- **EXERCISE AIM**: Your task is to repeat, word for word, the line containing "In the picture shown" and all lines that follow it to the end of the material, and no other lines.

- **RECORDS FOR THE EXERCISE**:

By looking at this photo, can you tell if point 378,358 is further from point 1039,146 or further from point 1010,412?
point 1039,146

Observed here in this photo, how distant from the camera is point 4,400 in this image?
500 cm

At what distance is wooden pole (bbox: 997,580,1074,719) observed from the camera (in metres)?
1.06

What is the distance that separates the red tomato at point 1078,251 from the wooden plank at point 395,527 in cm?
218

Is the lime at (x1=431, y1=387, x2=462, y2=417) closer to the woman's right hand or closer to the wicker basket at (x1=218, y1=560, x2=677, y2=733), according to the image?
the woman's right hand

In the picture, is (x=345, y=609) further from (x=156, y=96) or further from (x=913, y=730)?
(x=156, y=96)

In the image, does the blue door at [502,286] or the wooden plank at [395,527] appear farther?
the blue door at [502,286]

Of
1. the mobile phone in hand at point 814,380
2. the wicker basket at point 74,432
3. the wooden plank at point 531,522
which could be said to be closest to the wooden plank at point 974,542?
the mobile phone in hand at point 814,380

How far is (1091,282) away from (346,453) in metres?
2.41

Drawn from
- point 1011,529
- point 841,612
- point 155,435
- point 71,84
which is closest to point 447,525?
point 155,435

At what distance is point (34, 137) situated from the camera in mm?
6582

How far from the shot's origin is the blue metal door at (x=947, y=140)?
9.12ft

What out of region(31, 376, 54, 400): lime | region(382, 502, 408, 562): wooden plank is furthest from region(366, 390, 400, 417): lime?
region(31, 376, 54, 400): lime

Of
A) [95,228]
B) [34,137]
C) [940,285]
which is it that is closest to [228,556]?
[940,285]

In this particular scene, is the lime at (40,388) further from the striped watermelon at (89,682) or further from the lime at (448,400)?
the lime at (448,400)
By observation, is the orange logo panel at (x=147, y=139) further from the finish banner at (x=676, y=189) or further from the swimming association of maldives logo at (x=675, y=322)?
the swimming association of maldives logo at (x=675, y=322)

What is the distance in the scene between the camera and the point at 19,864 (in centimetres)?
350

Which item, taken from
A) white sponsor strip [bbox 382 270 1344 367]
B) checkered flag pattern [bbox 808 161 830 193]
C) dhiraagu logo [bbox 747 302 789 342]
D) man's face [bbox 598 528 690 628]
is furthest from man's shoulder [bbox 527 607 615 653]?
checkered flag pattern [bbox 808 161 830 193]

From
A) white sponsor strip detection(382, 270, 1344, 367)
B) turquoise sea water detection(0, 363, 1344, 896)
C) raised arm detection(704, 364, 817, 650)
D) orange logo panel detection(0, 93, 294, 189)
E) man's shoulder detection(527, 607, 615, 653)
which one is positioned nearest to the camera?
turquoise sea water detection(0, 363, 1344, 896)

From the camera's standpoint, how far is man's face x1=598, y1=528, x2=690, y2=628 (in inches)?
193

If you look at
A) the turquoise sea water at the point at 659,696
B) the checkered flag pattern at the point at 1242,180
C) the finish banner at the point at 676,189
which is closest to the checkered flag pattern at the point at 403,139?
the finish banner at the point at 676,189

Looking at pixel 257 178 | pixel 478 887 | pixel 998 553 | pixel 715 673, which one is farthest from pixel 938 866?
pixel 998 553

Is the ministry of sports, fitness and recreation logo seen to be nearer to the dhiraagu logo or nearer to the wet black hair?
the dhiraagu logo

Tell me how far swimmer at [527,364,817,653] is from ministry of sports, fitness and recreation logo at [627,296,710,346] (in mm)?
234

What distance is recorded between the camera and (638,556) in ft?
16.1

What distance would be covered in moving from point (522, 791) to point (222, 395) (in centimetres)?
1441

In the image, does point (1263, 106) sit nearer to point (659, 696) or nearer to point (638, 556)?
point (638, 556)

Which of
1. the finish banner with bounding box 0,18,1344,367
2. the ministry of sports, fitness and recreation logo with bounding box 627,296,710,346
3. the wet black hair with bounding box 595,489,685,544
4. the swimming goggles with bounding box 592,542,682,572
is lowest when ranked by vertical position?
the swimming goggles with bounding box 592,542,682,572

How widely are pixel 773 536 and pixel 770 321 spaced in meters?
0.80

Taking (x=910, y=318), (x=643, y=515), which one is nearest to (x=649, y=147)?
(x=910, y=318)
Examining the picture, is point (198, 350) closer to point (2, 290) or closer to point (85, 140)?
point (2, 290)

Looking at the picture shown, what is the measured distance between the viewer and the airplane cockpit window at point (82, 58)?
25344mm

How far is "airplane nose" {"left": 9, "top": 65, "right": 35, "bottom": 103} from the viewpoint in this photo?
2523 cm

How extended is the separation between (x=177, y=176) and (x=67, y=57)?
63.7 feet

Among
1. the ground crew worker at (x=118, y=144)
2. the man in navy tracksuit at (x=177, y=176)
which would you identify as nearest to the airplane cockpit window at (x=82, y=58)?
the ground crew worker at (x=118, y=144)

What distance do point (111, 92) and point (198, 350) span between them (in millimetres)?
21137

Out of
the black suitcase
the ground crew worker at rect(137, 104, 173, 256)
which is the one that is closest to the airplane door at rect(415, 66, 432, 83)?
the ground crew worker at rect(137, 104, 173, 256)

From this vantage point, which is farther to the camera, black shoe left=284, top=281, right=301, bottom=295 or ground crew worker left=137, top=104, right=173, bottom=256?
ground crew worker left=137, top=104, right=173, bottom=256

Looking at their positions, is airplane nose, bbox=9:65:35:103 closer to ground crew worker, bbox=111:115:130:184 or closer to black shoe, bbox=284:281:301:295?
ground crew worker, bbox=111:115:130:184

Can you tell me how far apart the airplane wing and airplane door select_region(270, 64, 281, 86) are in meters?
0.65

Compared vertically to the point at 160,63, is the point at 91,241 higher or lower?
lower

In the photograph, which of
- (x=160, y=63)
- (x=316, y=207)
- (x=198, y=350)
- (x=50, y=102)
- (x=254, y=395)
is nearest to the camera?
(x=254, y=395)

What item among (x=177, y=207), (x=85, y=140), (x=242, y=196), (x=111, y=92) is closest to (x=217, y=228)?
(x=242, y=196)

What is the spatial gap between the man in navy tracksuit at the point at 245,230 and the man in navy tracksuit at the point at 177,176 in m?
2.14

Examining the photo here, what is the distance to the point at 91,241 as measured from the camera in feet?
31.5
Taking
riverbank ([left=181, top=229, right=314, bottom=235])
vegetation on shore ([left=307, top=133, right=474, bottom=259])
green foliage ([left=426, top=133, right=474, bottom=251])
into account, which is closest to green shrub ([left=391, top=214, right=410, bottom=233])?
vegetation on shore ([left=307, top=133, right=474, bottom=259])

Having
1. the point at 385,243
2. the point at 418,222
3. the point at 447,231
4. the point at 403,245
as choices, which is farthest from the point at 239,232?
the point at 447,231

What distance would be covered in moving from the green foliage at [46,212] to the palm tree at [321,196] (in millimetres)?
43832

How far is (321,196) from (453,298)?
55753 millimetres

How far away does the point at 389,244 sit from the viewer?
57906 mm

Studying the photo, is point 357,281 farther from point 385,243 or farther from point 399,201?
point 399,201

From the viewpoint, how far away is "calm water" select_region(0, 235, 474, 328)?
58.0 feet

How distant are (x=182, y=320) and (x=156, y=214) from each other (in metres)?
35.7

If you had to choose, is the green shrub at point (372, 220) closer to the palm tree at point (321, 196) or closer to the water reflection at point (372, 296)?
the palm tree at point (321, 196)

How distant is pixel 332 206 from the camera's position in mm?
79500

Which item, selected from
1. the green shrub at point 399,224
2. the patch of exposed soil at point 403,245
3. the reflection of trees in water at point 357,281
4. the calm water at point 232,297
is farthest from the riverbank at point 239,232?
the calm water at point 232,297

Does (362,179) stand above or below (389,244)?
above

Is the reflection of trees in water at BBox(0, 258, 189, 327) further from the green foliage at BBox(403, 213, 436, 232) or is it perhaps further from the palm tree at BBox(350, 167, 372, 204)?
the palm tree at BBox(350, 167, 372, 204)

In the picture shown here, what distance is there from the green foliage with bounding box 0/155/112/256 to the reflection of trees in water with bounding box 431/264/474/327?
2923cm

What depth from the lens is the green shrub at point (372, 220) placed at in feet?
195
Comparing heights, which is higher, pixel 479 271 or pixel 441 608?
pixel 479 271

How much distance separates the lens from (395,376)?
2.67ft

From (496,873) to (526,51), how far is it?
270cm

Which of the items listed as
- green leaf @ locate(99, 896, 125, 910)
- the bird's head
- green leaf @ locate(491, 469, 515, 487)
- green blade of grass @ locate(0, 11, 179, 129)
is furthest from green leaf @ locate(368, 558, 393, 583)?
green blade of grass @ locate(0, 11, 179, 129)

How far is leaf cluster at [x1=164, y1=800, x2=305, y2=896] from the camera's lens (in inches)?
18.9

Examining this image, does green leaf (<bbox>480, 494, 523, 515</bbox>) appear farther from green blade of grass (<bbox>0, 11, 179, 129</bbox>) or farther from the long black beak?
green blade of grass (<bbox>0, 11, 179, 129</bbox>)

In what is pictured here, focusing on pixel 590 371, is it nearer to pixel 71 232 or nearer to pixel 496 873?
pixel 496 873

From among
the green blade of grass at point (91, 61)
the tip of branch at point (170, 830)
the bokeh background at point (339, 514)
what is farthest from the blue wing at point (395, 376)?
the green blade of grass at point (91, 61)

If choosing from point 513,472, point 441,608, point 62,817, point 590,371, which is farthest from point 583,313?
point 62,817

- **ANSWER TO THE EXERCISE**:
In the picture shown here, what distance is there from the green foliage with bounding box 0/155/112/256 to the reflection of trees in water with bounding box 431/264/474/327?
2923cm

What depth from the lens is the green shrub at point (372, 220) placed at in feet?
195
Comparing heights, which is higher, pixel 479 271 or pixel 441 608?
pixel 479 271

How much distance separates the lens from (395,376)?
2.67ft

From (496,873) to (526,51), how far is it?
270cm

Which of the items listed as
- green leaf @ locate(99, 896, 125, 910)
- the bird's head
- green leaf @ locate(491, 469, 515, 487)
- green blade of grass @ locate(0, 11, 179, 129)
is furthest from green leaf @ locate(368, 558, 393, 583)?
green blade of grass @ locate(0, 11, 179, 129)

How far is leaf cluster at [x1=164, y1=800, x2=305, y2=896] from the camera's lens (in inches)?
18.9

Examining this image, does green leaf (<bbox>480, 494, 523, 515</bbox>) appear farther from green blade of grass (<bbox>0, 11, 179, 129</bbox>) or farther from the long black beak?
green blade of grass (<bbox>0, 11, 179, 129</bbox>)

In what is pictured here, focusing on pixel 590 371, is it nearer to pixel 71 232 or nearer to pixel 496 873?
pixel 496 873

From among
the green blade of grass at point (91, 61)
the tip of branch at point (170, 830)
the bokeh background at point (339, 514)
what is farthest from the blue wing at point (395, 376)?
the green blade of grass at point (91, 61)

If choosing from point 513,472, point 441,608, point 62,817, point 590,371, which is farthest from point 583,313?
point 62,817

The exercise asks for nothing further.